What This Means for the Agentic Era
We're entering an era where AI agents write a significant portion of production code. These agents are fast, capable, and context-blind. They don't know that the AuthService was split into IdentityService and AccessControl last month. They don't know that the frontend/ directory was renamed to web/.

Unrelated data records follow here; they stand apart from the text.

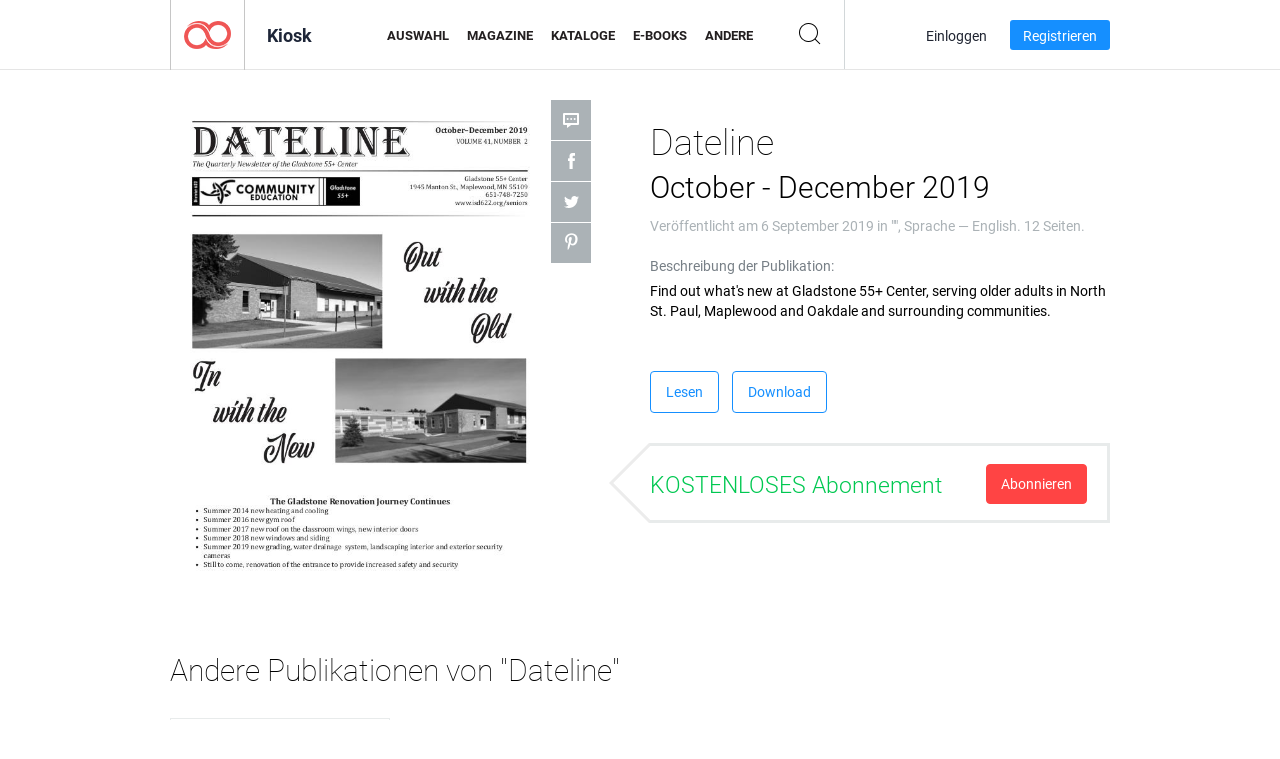

--- FILE ---
content_type: text/html; charset=UTF-8
request_url: https://app.joomag.com/Frontend/WebService/magazines.json.php?isAjax=true&feed=back_issues&set_id=552461&not_include_issue_uid=0535874001567778466&offset=0&limit=4
body_size: 497
content:
{"items":[{"uid":"0066014001587584703","title":"Dateline Special Update: April 22, 2020","cover":"https:\/\/s12cdn.joomag.com\/res_mag\/0\/441\/441247\/2184974\/thumbs\/52870371.jpg?1672948746","volume":"Special Update: April 22, 2020","category":null,"url":"https:\/\/viewer.joomag.com\/dateline-special-update-april-22-2020\/0066014001587584703","infoPage":"https:\/\/newsstand.joomag.com\/de\/dateline-special-update-april-22-2020\/0066014001587584703","categoryPage":"https:\/\/newsstand.joomag.com\/de\/others\/\/","magInfo":"https:\/\/newsstand.joomag.com\/de\/dateline-special-update-april-22-2020\/0066014001587584703","width":612,"height":792,"showAdultOverlay":0},{"uid":"0045967001584042186","title":"Dateline April - June 2020","cover":"https:\/\/s12cdn.joomag.com\/res_mag\/0\/441\/441247\/2155068\/thumbs\/52177024.jpg?1672948746","volume":"April - June 2020","category":null,"url":"https:\/\/viewer.joomag.com\/dateline-april-june-2020\/0045967001584042186","infoPage":"https:\/\/newsstand.joomag.com\/de\/dateline-april-june-2020\/0045967001584042186","categoryPage":"https:\/\/newsstand.joomag.com\/de\/others\/\/","magInfo":"https:\/\/newsstand.joomag.com\/de\/dateline-april-june-2020\/0045967001584042186","width":612,"height":792,"showAdultOverlay":0},{"uid":"0971140001577716856","title":"Dateline January - March 2020","cover":"https:\/\/s12cdn.joomag.com\/res_mag\/0\/441\/441247\/2099934\/thumbs\/50885559.jpg?1672948746","volume":"January - March 2020","category":null,"url":"https:\/\/viewer.joomag.com\/dateline-january-march-2020\/0971140001577716856","infoPage":"https:\/\/newsstand.joomag.com\/de\/dateline-january-march-2020\/0971140001577716856","categoryPage":"https:\/\/newsstand.joomag.com\/de\/others\/\/","magInfo":"https:\/\/newsstand.joomag.com\/de\/dateline-january-march-2020\/0971140001577716856","width":612,"height":792,"showAdultOverlay":0},{"uid":"0404833001562764152","title":"Dateline July - September 2019","cover":"https:\/\/s12cdn.joomag.com\/res_mag\/0\/441\/441247\/1947215\/thumbs\/47253760.jpg?1672948746","volume":"July - September 2019","category":null,"url":"https:\/\/viewer.joomag.com\/dateline-july-september-2019\/0404833001562764152","infoPage":"https:\/\/newsstand.joomag.com\/de\/dateline-july-september-2019\/0404833001562764152","categoryPage":"https:\/\/newsstand.joomag.com\/de\/others\/\/","magInfo":"https:\/\/newsstand.joomag.com\/de\/dateline-july-september-2019\/0404833001562764152","width":612,"height":792,"showAdultOverlay":0}],"total":14}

The drift score creates a feedback loop:
- AI agent reads the C4 model via MCP before writing code.
- Code changes happen (by humans or agents).
- Drift score detects the gap between documentation and reality.
- CI gate prevents the gap from growing beyond a threshold.
- Webhook alerts the team when drift accelerates.
- Team updates the documentation (or runs discovery to auto-update it).
- AI agent reads the updated model. Loop closes.
Without step 3, the loop is open. Documentation drifts. Agents rely on stale context. Bad decisions compound.
The drift score closes the loop.
Getting Started
- Open any project in Archyl
- Click the heartbeat icon in the header toolbar
- Click "Compute Drift Score"
- Set up the GitHub Action for continuous monitoring
- Configure a Slack webhook for
drift.score_degradedalerts
Your architecture documentation either reflects reality or it doesn't. Now you have a number that tells you which one it is.